On May 10 2019, the Facebook page “Therapy Dogs Give Love” shared the following image and plea (archived here), claiming Facebook was donating $1 for every share of an image of a puppy with a “tumor”:
Alongside an image of a black dog with an avocado in its mouth, the page wrote:
For every time this photo is shared, Facebook will donate $ 1 for the treatment of this puppy’s tumor. Amen. 🙏
In a May 12 2019 comment by the “Therapy Dogs Give Love” page, the administrator admitted the ruse:
Yes its an avocado folks!
However, the bulk of visible comments didn’t seem to notice the comment or the nature of the picture:
Prayers for this sweet soul. 😯😢💓Shared
Praying for this sweet pup sharing
OMGosh! How does eat? Facebook, just pay the whole bill. You can afford it.
Although page owners commented several days after it was posted to admit that the image did not show an ailing puppy, that message was buried in the many comments and not prominently displayed on the original post. Because of this, the page was able to continue racking up and benefiting from likes, shares, and comments as the dishonest post made its way around Facebook.
As many commenters noted, the post’s intent appeared to be “engagement bait,” luring users to interact with the post and amplify the “Therapy Dogs Give Love” page’s profile on Facebook via a popular share.
In some cases, engagement bait is presented as it is in the manner above — simply by using Facebook’s structure in a dishonest way to boost a page’s statistics. In that format, occasionally a pointless action is requested from users in order to create the artificial impression of an interested user base. Sometimes the page then undergoes a transformation, changing its name and description after a certain number of users join the group or page.
But in other applications, engagement bait has more sinister connotations. Pages and entities of dubious intent entice people to engage with a page to rapidly build an audience, often offering phony enticements or giveaways. In the case of the pug-with-an-avocado, the standard 10 or 25 cents “donation” plea was raised to a dollar, likely driving the six-figure share count on the post.
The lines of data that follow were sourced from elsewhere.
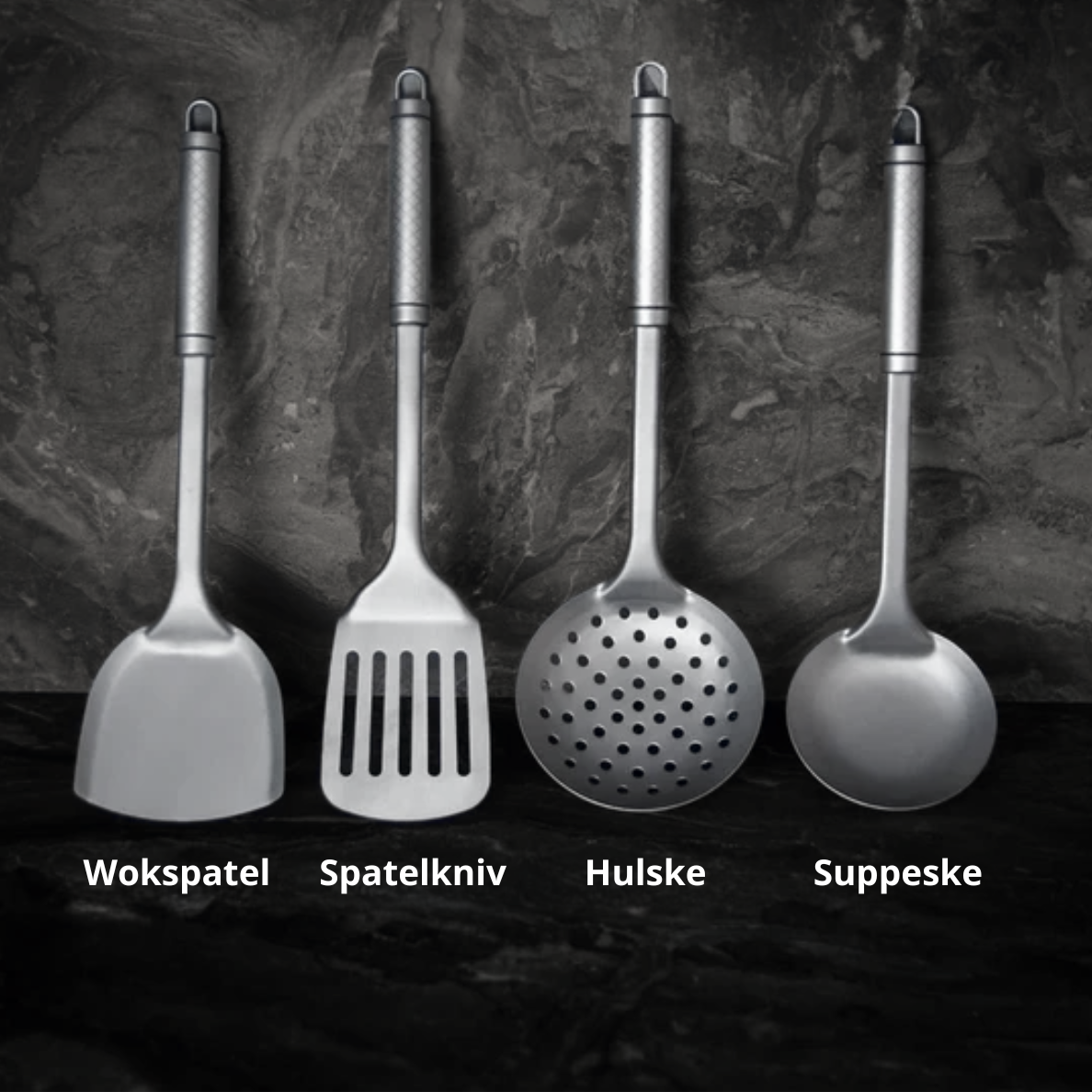Tinordic™ Titanium Spatelsæt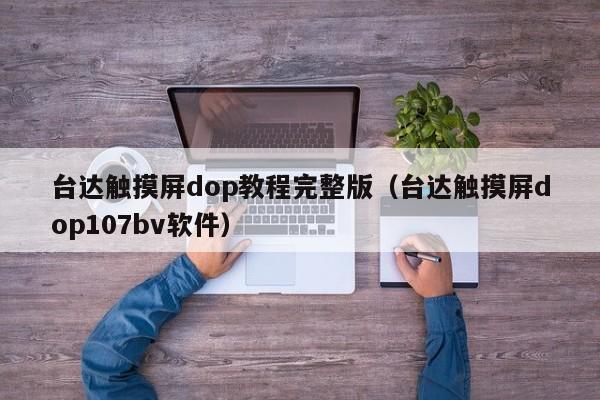 臺達觸摸屏dop教程完整版（臺達觸摸屏dop107bv軟件）-第1張圖片-晉江速捷自動化科技有限公司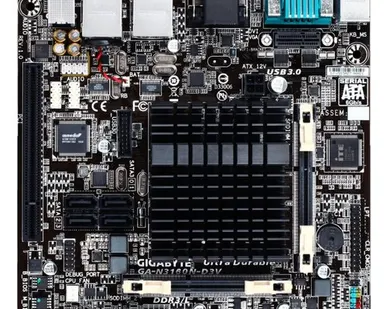 фото Материнская плата GIGABYTE
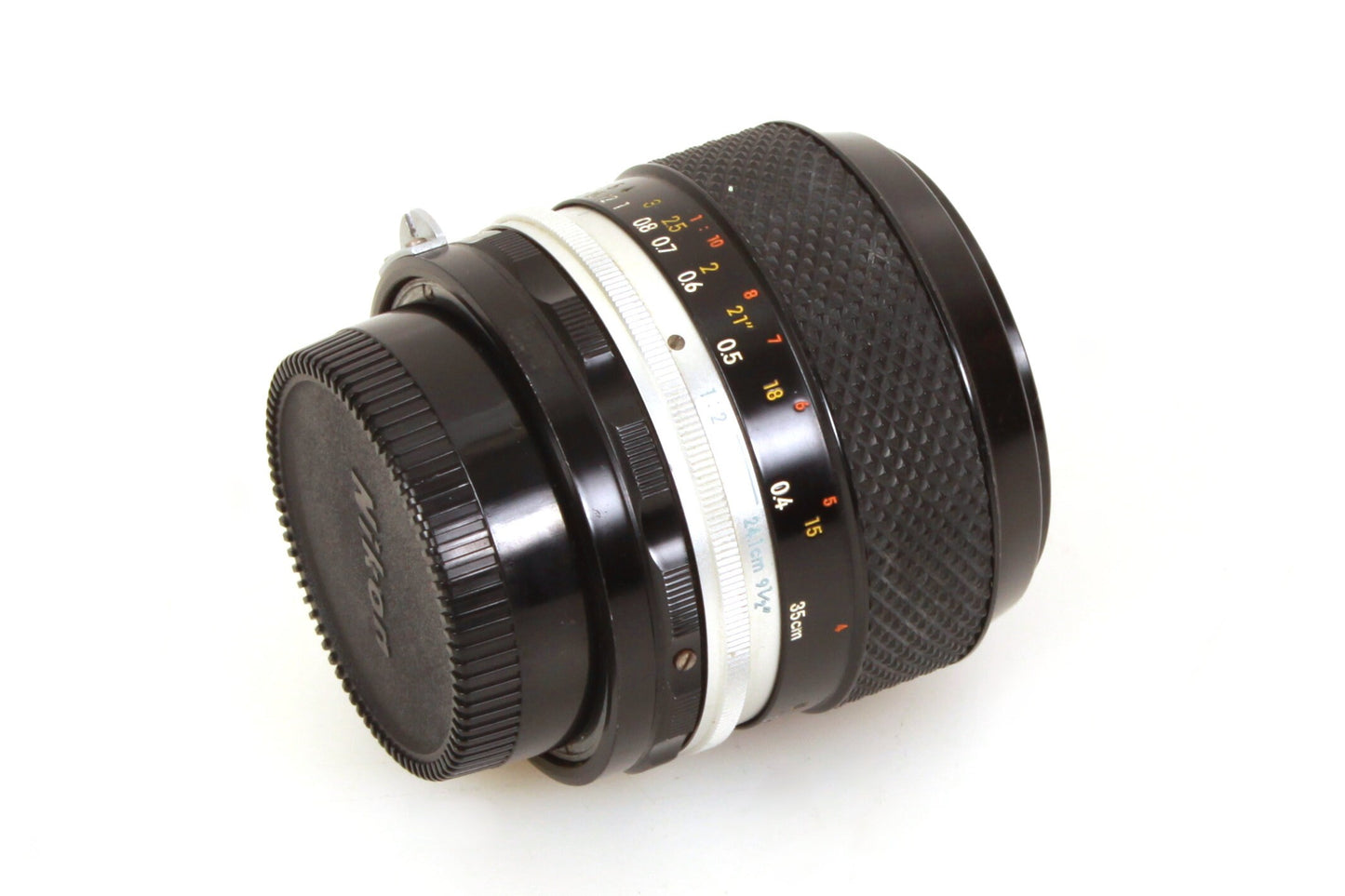 Nikon FILM LENS  Macro Lens 55mm f3.5 w/ Macro Close-up M2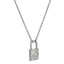 GNSS288 STAINLESS STEEL NECKLACE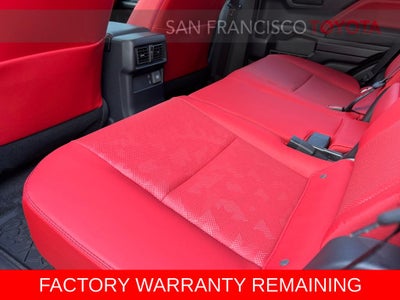 2025 Toyota 4Runner i-FORCE MAX Hybrid TRD Pro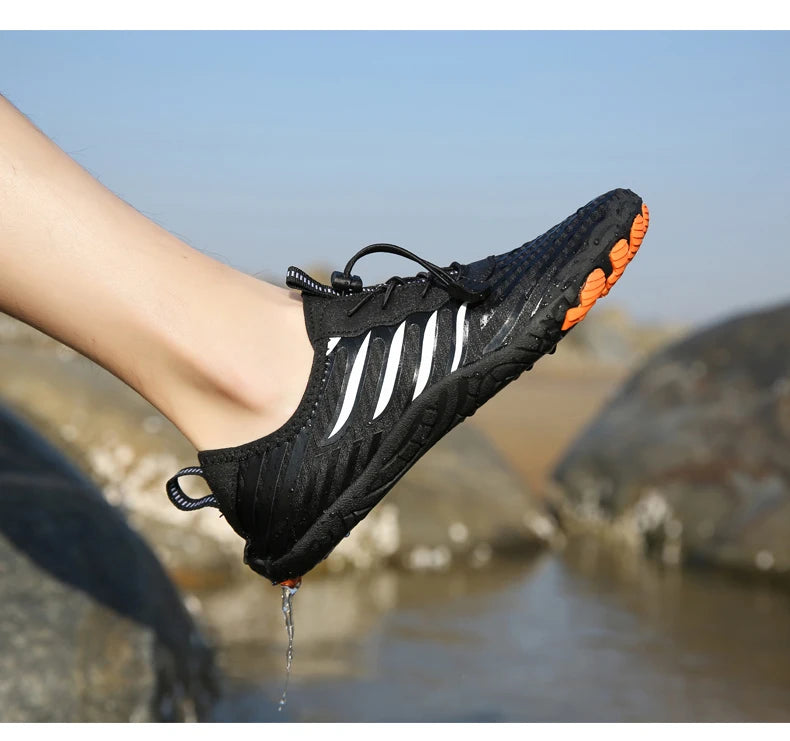 ALIUPS Unisex Water Shoes -  Breathable & Quick-Dry for All Your Adventures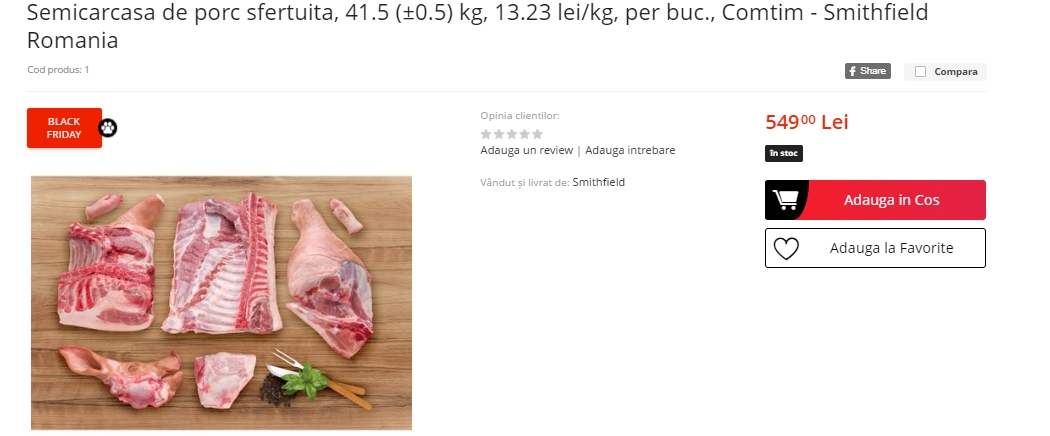 Black Friday 2019, Live Blogging Mobilissimo.ro; Reduceri și oferte eMAG, PC Garage, evoMAG, Cel.ro, Altex și alții.. - imaginea 324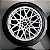 Jogo de rodas Carbon Amsterdan aro 17" + pneus Dunlop Direzza 225/45R17 - Imagem 4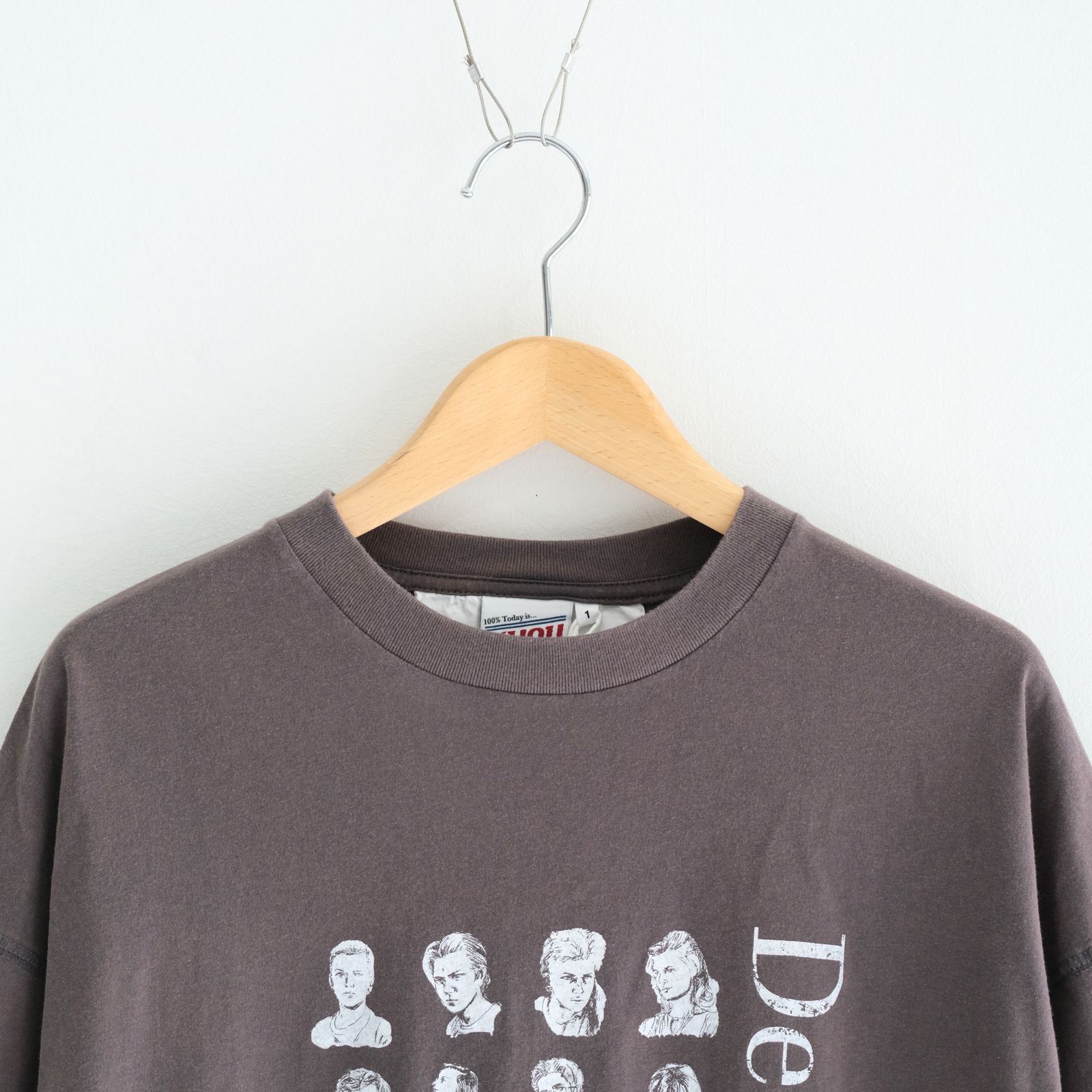 "TEE-NS".08 Dedicated to Phoenix Tee / Tシャツ / プリントTシャツ / BLACK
Although many exposed to the “Therapy Dogs Give Love post” noticed that the dog had an avocado in its mouth rather than a growth on its fake, a large number still spread the hoax, unaware it was a fake. If the page truly meant to “joke” about the picture, the information added in comments would have been edited into the original post, which would stop it from being shared, not added in as one of thousands of comments.